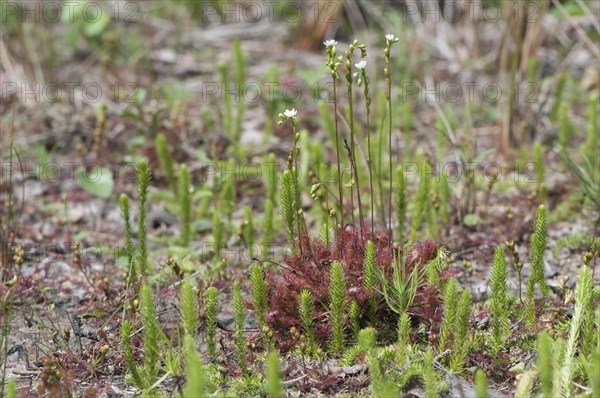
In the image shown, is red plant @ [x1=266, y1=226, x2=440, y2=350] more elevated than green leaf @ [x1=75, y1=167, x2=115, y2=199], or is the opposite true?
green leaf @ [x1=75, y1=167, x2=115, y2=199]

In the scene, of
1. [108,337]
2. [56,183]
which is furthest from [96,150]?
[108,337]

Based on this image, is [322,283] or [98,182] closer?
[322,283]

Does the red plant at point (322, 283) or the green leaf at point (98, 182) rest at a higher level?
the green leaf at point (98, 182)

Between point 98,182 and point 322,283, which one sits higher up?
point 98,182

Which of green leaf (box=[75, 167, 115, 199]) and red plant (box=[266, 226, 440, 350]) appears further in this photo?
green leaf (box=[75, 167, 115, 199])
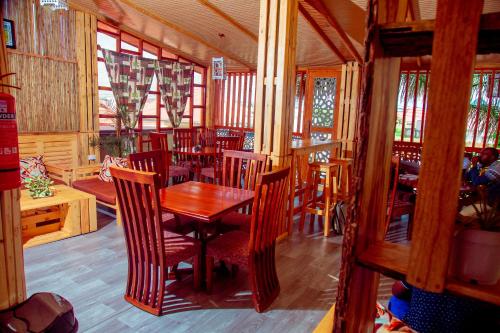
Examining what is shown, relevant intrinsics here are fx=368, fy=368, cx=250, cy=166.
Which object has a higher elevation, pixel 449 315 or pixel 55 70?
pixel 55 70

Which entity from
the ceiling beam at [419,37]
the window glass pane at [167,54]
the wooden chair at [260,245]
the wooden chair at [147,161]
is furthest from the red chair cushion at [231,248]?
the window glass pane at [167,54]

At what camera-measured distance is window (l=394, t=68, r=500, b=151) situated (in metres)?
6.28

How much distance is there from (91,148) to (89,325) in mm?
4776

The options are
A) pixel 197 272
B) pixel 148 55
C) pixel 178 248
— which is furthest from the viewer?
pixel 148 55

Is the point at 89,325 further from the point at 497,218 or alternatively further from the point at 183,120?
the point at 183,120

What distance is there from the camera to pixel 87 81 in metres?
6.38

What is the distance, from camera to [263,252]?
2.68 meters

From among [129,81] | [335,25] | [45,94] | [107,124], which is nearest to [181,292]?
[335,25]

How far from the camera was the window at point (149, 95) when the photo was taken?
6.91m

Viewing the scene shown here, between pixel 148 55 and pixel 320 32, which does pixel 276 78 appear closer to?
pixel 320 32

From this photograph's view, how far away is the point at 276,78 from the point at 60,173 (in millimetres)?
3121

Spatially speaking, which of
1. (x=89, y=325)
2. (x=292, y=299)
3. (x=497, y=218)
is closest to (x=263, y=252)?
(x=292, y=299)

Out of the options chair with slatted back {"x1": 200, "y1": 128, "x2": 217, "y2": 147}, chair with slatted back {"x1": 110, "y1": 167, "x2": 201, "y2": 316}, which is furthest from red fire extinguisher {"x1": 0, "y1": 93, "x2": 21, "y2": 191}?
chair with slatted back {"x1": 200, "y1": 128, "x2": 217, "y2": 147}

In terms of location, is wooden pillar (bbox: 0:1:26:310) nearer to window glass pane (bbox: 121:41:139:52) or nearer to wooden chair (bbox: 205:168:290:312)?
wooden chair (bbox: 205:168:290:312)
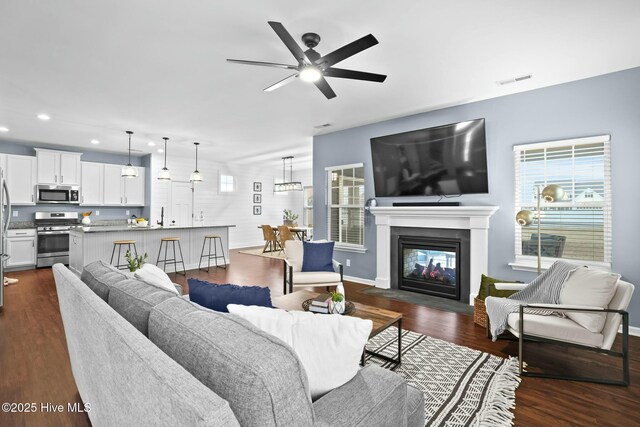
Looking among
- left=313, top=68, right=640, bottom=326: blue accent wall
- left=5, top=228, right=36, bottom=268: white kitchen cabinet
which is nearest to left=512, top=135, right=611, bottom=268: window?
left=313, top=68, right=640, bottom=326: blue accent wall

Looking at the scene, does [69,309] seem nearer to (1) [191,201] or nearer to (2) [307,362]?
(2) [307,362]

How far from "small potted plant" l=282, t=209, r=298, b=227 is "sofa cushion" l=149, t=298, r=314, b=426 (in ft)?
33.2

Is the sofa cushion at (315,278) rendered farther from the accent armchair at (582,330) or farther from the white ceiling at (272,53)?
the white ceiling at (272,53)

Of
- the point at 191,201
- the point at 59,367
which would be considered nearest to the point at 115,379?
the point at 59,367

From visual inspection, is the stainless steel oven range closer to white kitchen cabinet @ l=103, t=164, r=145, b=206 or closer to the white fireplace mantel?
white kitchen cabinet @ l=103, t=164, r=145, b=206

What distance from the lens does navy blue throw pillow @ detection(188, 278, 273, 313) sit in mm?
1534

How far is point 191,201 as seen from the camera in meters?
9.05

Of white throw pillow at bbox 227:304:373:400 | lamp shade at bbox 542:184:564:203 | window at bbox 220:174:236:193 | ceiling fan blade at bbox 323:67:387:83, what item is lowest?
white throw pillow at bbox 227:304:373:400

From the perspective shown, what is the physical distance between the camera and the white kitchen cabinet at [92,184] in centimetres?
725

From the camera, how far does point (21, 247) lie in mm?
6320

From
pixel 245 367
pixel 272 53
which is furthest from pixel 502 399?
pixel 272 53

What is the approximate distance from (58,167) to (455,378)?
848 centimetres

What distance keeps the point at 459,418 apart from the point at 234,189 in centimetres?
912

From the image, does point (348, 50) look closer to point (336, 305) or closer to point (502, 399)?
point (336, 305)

Problem to solve >>
Write out once more the lines above beginning at the line with "b=426 (in ft)?"; continue through the final line and stop there.

Written response >>
How far from "small potted plant" l=282, t=209, r=298, b=227 is "sofa cushion" l=149, t=298, r=314, b=426 (in ft)?
33.2

Is the sofa cushion at (315,278) rendered farther from the accent armchair at (582,330) or farther from the white ceiling at (272,53)?
the white ceiling at (272,53)

Of
- the point at 191,201
- the point at 59,367
which would be considered nearest to the point at 115,379?
the point at 59,367

From visual inspection, is the stainless steel oven range closer to white kitchen cabinet @ l=103, t=164, r=145, b=206 or closer to the white fireplace mantel?
white kitchen cabinet @ l=103, t=164, r=145, b=206

What distance from the lens does navy blue throw pillow @ detection(188, 278, 273, 313) sit in mm?
1534

How far is point 191,201 as seen from the camera in meters?
9.05

Of white throw pillow at bbox 227:304:373:400 | lamp shade at bbox 542:184:564:203 | window at bbox 220:174:236:193 | ceiling fan blade at bbox 323:67:387:83, what item is lowest?
white throw pillow at bbox 227:304:373:400

From the perspective shown, what is the physical distance between the camera and the white kitchen cabinet at [92,184] in centimetres?
725

From the camera, how far does point (21, 247) lie in mm?
6320

From
pixel 245 367
pixel 272 53
which is furthest from pixel 502 399?
pixel 272 53

What is the approximate distance from (58,167) to (455,378)?
848 centimetres

What distance keeps the point at 459,418 apart from the point at 234,189 in centimetres?
912

From the image, does point (348, 50) look closer to point (336, 305) or closer to point (502, 399)?
point (336, 305)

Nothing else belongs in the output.